Provided entries:
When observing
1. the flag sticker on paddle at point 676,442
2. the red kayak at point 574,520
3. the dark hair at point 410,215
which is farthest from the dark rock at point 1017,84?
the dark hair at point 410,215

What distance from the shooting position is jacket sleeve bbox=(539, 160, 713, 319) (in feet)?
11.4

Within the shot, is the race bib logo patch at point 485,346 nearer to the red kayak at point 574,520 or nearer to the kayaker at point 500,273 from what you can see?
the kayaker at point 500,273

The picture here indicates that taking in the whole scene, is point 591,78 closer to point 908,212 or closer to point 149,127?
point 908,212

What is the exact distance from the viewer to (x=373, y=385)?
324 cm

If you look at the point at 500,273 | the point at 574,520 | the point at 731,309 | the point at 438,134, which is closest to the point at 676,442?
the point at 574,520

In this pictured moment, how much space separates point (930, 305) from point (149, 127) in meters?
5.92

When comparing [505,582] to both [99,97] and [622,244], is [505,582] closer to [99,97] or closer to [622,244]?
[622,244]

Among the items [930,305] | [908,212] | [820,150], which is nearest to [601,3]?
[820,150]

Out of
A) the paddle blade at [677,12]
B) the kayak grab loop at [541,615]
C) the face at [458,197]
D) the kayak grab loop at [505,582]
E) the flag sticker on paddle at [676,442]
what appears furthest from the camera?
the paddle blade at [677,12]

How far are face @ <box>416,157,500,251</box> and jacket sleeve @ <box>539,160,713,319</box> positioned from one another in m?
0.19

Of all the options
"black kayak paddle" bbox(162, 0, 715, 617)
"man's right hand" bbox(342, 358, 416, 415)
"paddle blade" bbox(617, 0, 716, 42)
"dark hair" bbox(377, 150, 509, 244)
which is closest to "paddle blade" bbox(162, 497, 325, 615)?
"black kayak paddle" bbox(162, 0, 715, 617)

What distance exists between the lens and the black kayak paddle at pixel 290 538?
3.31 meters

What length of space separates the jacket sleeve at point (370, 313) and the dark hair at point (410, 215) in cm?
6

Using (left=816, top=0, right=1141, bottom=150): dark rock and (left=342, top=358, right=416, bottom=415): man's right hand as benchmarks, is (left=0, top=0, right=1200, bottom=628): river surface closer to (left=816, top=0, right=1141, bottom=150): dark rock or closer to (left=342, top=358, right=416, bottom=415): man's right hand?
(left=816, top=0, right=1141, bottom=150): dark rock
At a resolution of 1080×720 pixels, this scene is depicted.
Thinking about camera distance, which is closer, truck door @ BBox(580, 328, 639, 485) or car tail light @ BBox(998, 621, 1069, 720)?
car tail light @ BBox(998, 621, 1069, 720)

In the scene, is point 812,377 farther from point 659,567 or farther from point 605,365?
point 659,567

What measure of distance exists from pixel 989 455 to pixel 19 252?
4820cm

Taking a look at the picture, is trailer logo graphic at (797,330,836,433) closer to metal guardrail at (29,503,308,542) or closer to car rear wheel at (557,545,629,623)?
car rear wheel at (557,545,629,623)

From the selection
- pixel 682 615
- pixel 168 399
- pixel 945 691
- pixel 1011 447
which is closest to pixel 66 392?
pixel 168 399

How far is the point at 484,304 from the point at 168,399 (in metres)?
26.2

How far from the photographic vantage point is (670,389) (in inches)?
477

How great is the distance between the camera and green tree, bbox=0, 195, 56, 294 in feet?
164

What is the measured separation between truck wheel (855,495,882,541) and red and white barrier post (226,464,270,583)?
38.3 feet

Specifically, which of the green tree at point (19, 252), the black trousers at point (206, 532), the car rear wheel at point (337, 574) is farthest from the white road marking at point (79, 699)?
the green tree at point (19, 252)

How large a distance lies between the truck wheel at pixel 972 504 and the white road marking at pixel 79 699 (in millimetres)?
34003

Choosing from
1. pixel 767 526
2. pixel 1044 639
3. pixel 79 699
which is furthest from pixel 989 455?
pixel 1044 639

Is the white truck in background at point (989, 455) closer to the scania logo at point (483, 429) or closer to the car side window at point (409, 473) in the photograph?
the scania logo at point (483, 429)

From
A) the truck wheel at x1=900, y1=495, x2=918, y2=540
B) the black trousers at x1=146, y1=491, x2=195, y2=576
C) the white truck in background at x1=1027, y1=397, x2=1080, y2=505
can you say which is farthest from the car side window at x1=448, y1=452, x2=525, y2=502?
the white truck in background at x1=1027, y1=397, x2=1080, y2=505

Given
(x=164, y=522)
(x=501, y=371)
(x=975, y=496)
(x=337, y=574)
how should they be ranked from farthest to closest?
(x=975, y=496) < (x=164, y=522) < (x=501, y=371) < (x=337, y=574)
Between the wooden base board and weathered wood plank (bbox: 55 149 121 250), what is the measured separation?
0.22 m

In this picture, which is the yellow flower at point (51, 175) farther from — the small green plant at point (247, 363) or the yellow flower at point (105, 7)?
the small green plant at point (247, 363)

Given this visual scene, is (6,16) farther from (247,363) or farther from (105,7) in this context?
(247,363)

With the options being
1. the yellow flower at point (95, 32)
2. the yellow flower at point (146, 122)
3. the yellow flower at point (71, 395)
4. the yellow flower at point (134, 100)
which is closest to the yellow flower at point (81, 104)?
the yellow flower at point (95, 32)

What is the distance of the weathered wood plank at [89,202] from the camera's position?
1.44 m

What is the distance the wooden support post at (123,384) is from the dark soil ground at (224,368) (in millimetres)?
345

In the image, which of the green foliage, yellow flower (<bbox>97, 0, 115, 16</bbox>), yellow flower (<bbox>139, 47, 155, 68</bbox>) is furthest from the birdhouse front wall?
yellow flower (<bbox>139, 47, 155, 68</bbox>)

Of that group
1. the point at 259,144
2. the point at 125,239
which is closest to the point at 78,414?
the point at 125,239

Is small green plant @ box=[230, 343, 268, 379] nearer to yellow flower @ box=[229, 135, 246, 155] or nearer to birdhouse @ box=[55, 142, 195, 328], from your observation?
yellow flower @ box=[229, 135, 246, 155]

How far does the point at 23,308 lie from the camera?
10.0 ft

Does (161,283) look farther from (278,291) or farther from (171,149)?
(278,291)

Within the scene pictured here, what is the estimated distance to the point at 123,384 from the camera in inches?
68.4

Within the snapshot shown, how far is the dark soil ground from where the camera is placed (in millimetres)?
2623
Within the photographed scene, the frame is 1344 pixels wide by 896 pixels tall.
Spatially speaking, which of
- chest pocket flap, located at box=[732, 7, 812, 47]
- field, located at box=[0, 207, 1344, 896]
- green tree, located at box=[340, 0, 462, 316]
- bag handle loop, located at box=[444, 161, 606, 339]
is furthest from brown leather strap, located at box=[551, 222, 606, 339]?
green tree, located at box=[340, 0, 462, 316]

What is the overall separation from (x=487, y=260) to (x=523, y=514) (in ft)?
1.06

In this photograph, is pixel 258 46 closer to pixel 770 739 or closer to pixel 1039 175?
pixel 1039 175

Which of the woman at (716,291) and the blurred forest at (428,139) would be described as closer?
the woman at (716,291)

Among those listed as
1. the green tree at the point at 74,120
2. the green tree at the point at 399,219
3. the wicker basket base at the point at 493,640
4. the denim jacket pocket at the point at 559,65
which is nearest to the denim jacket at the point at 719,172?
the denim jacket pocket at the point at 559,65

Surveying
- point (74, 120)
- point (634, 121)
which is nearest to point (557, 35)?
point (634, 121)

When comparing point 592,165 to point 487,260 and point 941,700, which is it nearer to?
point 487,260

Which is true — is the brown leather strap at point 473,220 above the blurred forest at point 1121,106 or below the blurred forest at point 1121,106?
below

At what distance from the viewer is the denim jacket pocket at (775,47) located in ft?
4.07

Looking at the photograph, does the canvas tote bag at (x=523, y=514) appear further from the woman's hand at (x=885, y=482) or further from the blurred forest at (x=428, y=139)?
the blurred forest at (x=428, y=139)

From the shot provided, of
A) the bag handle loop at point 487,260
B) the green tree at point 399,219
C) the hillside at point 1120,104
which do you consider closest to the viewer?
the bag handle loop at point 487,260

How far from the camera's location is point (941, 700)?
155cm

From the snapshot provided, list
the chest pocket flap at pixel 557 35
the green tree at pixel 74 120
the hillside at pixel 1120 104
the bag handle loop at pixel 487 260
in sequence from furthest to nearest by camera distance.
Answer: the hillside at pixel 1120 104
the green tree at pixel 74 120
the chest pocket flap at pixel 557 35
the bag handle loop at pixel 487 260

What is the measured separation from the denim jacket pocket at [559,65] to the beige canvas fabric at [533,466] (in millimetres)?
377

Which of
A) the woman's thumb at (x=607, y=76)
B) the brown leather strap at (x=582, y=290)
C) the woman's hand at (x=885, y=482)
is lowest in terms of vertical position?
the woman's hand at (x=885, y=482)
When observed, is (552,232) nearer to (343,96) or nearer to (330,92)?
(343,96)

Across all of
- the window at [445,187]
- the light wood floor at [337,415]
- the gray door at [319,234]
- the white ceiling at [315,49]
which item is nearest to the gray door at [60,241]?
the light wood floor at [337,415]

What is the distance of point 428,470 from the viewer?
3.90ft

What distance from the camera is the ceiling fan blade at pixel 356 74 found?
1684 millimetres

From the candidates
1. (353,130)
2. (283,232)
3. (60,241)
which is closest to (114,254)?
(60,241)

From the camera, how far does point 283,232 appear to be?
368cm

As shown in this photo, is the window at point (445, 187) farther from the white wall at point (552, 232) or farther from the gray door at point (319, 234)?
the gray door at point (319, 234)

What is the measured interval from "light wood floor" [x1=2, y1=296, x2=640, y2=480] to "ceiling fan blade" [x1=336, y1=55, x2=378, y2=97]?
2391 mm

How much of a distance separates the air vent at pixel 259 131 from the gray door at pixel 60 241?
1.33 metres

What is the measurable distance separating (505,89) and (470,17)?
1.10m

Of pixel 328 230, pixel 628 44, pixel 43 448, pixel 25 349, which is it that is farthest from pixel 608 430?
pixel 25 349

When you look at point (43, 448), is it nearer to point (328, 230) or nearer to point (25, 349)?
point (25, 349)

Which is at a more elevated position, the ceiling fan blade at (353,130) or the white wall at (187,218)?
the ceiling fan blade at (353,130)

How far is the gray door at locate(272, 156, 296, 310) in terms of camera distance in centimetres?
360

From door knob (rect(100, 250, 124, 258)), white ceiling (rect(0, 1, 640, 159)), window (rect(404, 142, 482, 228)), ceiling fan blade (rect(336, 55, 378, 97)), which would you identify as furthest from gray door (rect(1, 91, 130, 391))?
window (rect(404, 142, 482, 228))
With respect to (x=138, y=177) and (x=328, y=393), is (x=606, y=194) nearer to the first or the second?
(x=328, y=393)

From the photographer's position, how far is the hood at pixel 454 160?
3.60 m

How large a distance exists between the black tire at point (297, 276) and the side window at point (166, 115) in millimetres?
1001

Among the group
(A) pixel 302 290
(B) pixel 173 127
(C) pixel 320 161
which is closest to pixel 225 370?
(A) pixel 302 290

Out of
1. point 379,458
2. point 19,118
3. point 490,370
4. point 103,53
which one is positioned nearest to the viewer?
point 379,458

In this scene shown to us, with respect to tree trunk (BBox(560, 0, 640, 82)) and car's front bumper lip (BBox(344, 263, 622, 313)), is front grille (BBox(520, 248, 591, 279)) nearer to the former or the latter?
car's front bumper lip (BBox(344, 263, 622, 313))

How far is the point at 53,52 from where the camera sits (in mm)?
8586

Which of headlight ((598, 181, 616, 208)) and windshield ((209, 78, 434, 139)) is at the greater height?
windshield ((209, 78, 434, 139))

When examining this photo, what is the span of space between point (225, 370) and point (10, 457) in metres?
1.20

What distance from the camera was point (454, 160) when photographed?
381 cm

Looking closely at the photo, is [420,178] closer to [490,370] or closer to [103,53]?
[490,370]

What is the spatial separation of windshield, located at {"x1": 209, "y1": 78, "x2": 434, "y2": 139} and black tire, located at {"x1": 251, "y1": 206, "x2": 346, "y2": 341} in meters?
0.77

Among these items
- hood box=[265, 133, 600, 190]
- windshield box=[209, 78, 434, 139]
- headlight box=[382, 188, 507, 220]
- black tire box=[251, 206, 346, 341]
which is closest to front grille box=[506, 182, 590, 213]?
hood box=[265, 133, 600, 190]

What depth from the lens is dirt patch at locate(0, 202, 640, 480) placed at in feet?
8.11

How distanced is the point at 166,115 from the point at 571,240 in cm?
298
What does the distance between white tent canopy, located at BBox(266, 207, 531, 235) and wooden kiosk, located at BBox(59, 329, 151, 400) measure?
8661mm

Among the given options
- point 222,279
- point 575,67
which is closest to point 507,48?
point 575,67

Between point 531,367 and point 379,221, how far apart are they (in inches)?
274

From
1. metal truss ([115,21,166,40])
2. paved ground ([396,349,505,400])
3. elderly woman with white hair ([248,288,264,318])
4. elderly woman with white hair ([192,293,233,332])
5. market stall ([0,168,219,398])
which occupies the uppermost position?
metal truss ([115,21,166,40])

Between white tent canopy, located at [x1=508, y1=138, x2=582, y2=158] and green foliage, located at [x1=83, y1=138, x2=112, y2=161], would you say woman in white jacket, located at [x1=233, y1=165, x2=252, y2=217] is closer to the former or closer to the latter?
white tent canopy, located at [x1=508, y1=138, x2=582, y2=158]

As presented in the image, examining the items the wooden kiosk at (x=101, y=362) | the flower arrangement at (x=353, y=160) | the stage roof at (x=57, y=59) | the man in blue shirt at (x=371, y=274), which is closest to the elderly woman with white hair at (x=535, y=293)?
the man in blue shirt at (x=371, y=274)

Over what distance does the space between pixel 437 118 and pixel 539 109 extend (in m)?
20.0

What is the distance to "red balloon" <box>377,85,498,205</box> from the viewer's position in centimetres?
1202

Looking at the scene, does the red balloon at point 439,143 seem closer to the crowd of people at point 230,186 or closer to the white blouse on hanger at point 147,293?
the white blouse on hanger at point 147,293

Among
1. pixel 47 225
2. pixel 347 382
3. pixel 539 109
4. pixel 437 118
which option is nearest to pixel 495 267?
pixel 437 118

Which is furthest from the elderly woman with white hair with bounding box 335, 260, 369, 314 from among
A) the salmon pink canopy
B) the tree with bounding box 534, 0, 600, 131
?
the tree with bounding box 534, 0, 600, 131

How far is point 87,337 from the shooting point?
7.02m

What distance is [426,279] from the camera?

Task description:
Please rewrite the entries from the line containing "Looking at the scene, does" through the end of the entries, swapping "salmon pink canopy" for "pink awning" and leaving everything else unchanged.

Exercise solution:
Looking at the scene, does the red balloon at point 439,143 seem closer to the crowd of people at point 230,186 or closer to the white blouse on hanger at point 147,293?
the white blouse on hanger at point 147,293

Among
1. pixel 47 225
2. pixel 347 382
3. pixel 539 109
4. pixel 437 118
which option is nearest to pixel 495 267?
pixel 437 118

Which is furthest from the elderly woman with white hair with bounding box 335, 260, 369, 314 from among
A) the pink awning
B) the tree with bounding box 534, 0, 600, 131
?
the tree with bounding box 534, 0, 600, 131

How far is point 87,337 from the shooting point?
7.02m

What distance is [426,279] from the camera?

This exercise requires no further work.